What you will do
Can you reproduce every one of the entries below word for word, leaving the pictures out?

═════ Records supplied

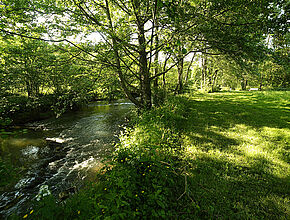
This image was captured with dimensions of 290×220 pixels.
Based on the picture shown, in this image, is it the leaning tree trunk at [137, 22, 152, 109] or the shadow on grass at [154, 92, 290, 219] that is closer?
the shadow on grass at [154, 92, 290, 219]

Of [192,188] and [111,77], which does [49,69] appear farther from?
[192,188]

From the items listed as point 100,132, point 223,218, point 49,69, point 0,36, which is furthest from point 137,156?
point 100,132

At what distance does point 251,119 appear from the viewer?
7102mm

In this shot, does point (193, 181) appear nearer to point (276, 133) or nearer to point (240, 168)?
point (240, 168)

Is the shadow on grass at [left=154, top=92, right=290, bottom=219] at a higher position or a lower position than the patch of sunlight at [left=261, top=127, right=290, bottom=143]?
lower

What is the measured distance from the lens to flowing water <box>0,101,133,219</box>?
4.90 m

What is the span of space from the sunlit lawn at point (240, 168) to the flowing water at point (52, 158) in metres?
3.99

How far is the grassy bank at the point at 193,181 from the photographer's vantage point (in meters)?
2.39

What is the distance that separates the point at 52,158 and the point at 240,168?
881 centimetres

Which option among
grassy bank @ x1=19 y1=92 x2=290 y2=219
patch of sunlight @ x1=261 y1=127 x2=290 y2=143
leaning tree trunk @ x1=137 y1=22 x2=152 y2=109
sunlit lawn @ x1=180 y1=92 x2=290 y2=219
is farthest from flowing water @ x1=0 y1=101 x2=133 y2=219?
patch of sunlight @ x1=261 y1=127 x2=290 y2=143

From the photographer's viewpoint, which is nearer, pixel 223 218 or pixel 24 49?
pixel 223 218

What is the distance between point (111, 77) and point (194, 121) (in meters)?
5.68

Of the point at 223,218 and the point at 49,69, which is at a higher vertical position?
the point at 49,69

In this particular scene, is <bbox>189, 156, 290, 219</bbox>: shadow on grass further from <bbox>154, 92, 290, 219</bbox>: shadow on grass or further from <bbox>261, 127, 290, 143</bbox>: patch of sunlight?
<bbox>261, 127, 290, 143</bbox>: patch of sunlight
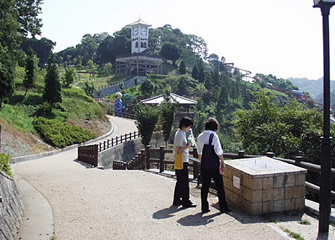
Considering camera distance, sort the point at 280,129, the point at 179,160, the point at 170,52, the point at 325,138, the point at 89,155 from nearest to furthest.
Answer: the point at 325,138 < the point at 179,160 < the point at 280,129 < the point at 89,155 < the point at 170,52

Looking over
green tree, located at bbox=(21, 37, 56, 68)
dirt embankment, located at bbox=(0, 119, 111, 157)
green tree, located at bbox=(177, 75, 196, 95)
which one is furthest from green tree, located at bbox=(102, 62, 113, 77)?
dirt embankment, located at bbox=(0, 119, 111, 157)

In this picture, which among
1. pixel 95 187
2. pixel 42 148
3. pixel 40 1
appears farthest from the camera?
pixel 40 1

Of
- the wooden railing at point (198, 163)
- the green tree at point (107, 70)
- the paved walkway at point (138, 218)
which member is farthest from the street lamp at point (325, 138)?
the green tree at point (107, 70)

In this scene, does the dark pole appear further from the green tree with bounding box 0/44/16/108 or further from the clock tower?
the clock tower

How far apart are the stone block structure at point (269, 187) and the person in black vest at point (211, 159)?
1.05ft

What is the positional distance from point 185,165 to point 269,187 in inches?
52.6

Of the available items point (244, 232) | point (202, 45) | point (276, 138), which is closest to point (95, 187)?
point (244, 232)

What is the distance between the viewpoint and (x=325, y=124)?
14.0ft

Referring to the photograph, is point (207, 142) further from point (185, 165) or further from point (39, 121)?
point (39, 121)

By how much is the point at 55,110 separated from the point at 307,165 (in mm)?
21420

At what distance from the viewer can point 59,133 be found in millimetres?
20594

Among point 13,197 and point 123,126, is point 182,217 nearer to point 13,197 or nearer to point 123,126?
point 13,197

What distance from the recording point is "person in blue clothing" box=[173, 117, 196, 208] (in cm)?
547

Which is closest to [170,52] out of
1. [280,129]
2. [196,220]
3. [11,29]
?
[11,29]
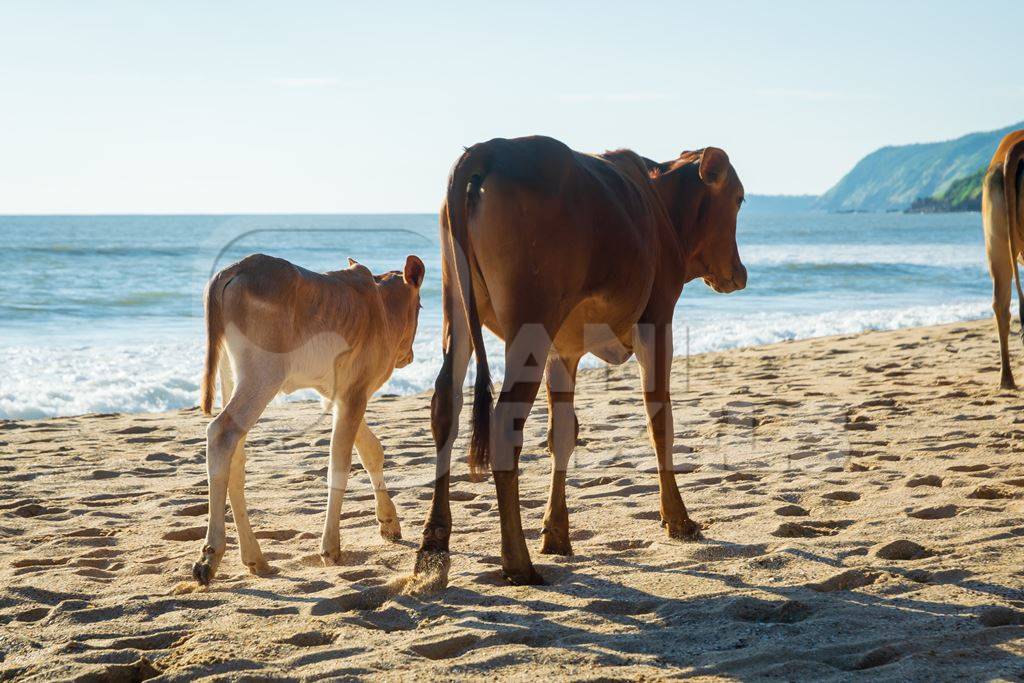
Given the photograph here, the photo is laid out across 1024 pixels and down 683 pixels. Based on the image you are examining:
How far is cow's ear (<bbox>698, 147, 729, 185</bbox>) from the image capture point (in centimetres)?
540

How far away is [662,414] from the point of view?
4.94m

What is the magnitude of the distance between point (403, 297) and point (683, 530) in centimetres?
187

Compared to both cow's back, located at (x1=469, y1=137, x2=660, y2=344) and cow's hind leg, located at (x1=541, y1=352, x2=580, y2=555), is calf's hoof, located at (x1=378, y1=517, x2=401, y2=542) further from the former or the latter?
cow's back, located at (x1=469, y1=137, x2=660, y2=344)

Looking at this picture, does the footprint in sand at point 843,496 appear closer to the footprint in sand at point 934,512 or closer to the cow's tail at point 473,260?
the footprint in sand at point 934,512

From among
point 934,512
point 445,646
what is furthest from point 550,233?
point 934,512

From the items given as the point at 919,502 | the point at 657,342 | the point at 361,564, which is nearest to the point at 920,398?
the point at 919,502

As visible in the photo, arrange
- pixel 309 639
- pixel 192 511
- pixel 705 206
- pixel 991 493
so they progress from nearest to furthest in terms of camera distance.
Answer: pixel 309 639, pixel 991 493, pixel 705 206, pixel 192 511

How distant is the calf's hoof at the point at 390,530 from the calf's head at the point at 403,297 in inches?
34.1

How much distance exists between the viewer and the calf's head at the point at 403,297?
202 inches

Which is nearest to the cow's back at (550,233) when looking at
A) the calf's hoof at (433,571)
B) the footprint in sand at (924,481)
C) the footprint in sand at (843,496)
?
the calf's hoof at (433,571)

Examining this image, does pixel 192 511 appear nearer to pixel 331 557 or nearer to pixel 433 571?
pixel 331 557

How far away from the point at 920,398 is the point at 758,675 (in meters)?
5.89

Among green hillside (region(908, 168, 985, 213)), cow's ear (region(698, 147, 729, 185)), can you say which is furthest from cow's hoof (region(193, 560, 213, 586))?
green hillside (region(908, 168, 985, 213))

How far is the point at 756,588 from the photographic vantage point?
12.9ft
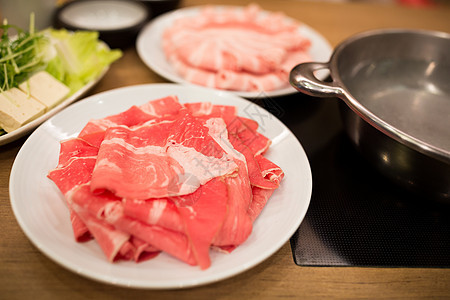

══════════

Written reply
This image was captured with dimensions of 290×220 pixels.
Based on the picture shown, in this image, is it the leaning tree trunk at [137, 22, 152, 109] or the shadow on grass at [154, 92, 290, 219] that is closer?
the shadow on grass at [154, 92, 290, 219]

Of [192,188] and [111,77], which does [49,69] appear farther from?
[192,188]

From the items listed as point 100,132, point 223,218, point 49,69, point 0,36, which is furthest from point 137,156?
point 100,132

At what distance does point 251,119 appear from the viewer?
7102mm

In this shot, does point (193, 181) appear nearer to point (276, 133) or nearer to point (240, 168)?
point (240, 168)

Is the shadow on grass at [left=154, top=92, right=290, bottom=219] at a higher position or a lower position than the patch of sunlight at [left=261, top=127, right=290, bottom=143]?
lower

What is the measured distance from the lens to flowing water <box>0,101,133,219</box>?
4.90 m

What is the span of space from the sunlit lawn at point (240, 168) to the flowing water at point (52, 158) in metres?
3.99

How far is the grassy bank at the point at 193,181 from the photographer's vantage point (in meters)?
2.39

What is the distance that separates the point at 52,158 and the point at 240,168?
881 centimetres

Which option among
grassy bank @ x1=19 y1=92 x2=290 y2=219
patch of sunlight @ x1=261 y1=127 x2=290 y2=143
leaning tree trunk @ x1=137 y1=22 x2=152 y2=109
sunlit lawn @ x1=180 y1=92 x2=290 y2=219
is farthest from flowing water @ x1=0 y1=101 x2=133 y2=219?
patch of sunlight @ x1=261 y1=127 x2=290 y2=143

From the photographer's viewpoint, which is nearer, pixel 223 218 or pixel 24 49?
pixel 223 218

What is the distance between point (111, 77) and point (194, 121) (in meters)?
5.68

Of the point at 223,218 and the point at 49,69, which is at a higher vertical position?
the point at 49,69

In this particular scene, is <bbox>189, 156, 290, 219</bbox>: shadow on grass further from <bbox>154, 92, 290, 219</bbox>: shadow on grass or further from <bbox>261, 127, 290, 143</bbox>: patch of sunlight?
<bbox>261, 127, 290, 143</bbox>: patch of sunlight
Considering camera distance, sort the point at 280,129, the point at 179,160, the point at 170,52, the point at 325,138, the point at 89,155 from nearest to furthest.
Answer: the point at 325,138 < the point at 179,160 < the point at 280,129 < the point at 89,155 < the point at 170,52

Looking over
green tree, located at bbox=(21, 37, 56, 68)
dirt embankment, located at bbox=(0, 119, 111, 157)
green tree, located at bbox=(177, 75, 196, 95)
which one is furthest from green tree, located at bbox=(102, 62, 113, 77)?
dirt embankment, located at bbox=(0, 119, 111, 157)

In this picture, which among
1. pixel 95 187
2. pixel 42 148
3. pixel 40 1
appears farthest from the camera?
pixel 40 1

Of
- the wooden railing at point (198, 163)
- the green tree at point (107, 70)
- the paved walkway at point (138, 218)
which member is farthest from the street lamp at point (325, 138)?
the green tree at point (107, 70)

In this scene, does the dark pole appear further from the green tree with bounding box 0/44/16/108 or further from the clock tower?
the clock tower

How far apart are the stone block structure at point (269, 187) and the person in black vest at point (211, 159)?
1.05ft

What is the positional distance from point 185,165 to point 269,187 in inches?
52.6

Of the available items point (244, 232) | point (202, 45) | point (276, 138), which is closest to point (95, 187)?
point (244, 232)

What is the distance between the viewpoint and (x=325, y=124)?
14.0ft

Referring to the photograph, is point (207, 142) further from point (185, 165) or further from point (39, 121)?
point (39, 121)

By how much is the point at 55,110 separated from the point at 307,165 (in mm)?
21420

At what distance from the viewer can point 59,133 be found in millimetres?
20594

Among point 13,197 and point 123,126, is point 182,217 nearer to point 13,197 or nearer to point 123,126?
point 13,197

What distance from the recording point is "person in blue clothing" box=[173, 117, 196, 208] (in cm)?
547

Which is closest to [170,52] out of
1. [280,129]
2. [196,220]
3. [11,29]
?
[11,29]
Given the photograph here, the photo is laid out across 1024 pixels and down 683 pixels. Based on the image you are examining:
How far is cow's ear (<bbox>698, 147, 729, 185</bbox>) from the image capture point (in centimetres)?
540

How far away is [662,414] from the point of view?
4.94m

What is the magnitude of the distance between point (403, 297) and point (683, 530) in centimetres?
187

Compared to both cow's back, located at (x1=469, y1=137, x2=660, y2=344) and cow's hind leg, located at (x1=541, y1=352, x2=580, y2=555), is calf's hoof, located at (x1=378, y1=517, x2=401, y2=542) further from the former or the latter?
cow's back, located at (x1=469, y1=137, x2=660, y2=344)

Looking at this picture, does the footprint in sand at point 843,496 appear closer to the footprint in sand at point 934,512 or closer to the cow's tail at point 473,260?
the footprint in sand at point 934,512

From among
point 934,512
point 445,646
what is furthest from point 550,233?
point 934,512

From the items given as the point at 919,502 | the point at 657,342 | the point at 361,564, which is nearest to the point at 920,398?
the point at 919,502

As visible in the photo, arrange
- pixel 309 639
- pixel 192 511
- pixel 705 206
- pixel 991 493
so they progress from nearest to furthest in terms of camera distance.
Answer: pixel 309 639, pixel 991 493, pixel 705 206, pixel 192 511

How distant is the calf's hoof at the point at 390,530 from the calf's head at the point at 403,297 in inches?
34.1

How much distance exists between the viewer and the calf's head at the point at 403,297?
202 inches

Which is nearest to the cow's back at (550,233) when looking at
A) the calf's hoof at (433,571)
B) the footprint in sand at (924,481)
C) the footprint in sand at (843,496)
?
the calf's hoof at (433,571)

Examining this image, does pixel 192 511 appear nearer to pixel 331 557 or nearer to pixel 433 571?
pixel 331 557

How far away from the point at 920,398 is the point at 758,675 (in meters)?
5.89

Among green hillside (region(908, 168, 985, 213)), cow's ear (region(698, 147, 729, 185)), can you say which is furthest from cow's hoof (region(193, 560, 213, 586))?
green hillside (region(908, 168, 985, 213))

How far is the point at 756,588 from the photographic vantage point?
12.9ft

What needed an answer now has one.